Na liście ułaskawionych jest też jeden morderca. 13 marca 2017 r. został on ułaskawiony z uwagi na "względy humanitarne - ciężką sytuację zdrowotną, odległy termin popełnienia czynu, zaawansowany wiek oraz bardzo trudną sytuację materialną".

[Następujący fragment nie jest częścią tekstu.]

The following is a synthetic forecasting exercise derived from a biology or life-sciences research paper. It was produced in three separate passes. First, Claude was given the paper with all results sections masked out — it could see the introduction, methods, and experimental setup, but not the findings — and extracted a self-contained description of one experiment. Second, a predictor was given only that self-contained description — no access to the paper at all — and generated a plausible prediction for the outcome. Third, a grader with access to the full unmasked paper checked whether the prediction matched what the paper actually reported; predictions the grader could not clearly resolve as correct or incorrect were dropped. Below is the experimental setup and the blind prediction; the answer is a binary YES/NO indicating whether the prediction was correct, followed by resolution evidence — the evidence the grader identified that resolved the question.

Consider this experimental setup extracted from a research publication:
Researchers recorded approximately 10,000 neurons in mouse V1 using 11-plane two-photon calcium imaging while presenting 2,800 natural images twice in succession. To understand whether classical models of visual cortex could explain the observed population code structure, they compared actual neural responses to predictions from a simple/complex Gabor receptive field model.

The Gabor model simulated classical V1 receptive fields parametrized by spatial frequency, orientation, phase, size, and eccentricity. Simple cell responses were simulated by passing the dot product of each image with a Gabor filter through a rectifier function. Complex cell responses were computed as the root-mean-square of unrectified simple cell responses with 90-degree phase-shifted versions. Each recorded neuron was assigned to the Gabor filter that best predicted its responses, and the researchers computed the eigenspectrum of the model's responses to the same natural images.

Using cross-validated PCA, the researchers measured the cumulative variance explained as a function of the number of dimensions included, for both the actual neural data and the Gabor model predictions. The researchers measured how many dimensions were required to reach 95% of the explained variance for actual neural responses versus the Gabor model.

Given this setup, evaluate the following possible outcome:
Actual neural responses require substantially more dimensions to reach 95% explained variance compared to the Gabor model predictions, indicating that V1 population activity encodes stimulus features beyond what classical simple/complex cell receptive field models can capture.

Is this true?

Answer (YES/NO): YES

Inne przestępstwa, za które zostali skazani ułaskawieni przez Andrzeja Dudę sprawcy to m.in.: posiadanie amunicji bez zezwolenia, paserstwo nieumyślne, spowodowanie wypadku drogowego, dezercja, groźba karalna, nieumyślne sprowadzenie katastrofy, prowadzenie pojazdu mechanicznego w stanie nietrzeźwości, prowadzenie roweru w stanie nietrzeźwości wbrew zakazowi sądowemu, nieterminowa wpłata zaliczek na poczet podatku dochodowego, znieważenie, tworzenie fałszywych dowodów, fałszowanie środków płatniczych.
Wśród 95 ułaskawionych są też obecny minister spraw wewnętrznych Mariusz Kamiński i jego byli współpracownicy z CBA wcześniej skazani za przekroczenie uprawnień.
Od początku kadencji Andrzej Duda odmówił też udzielenia ułaskawienie w 509 przypadkach.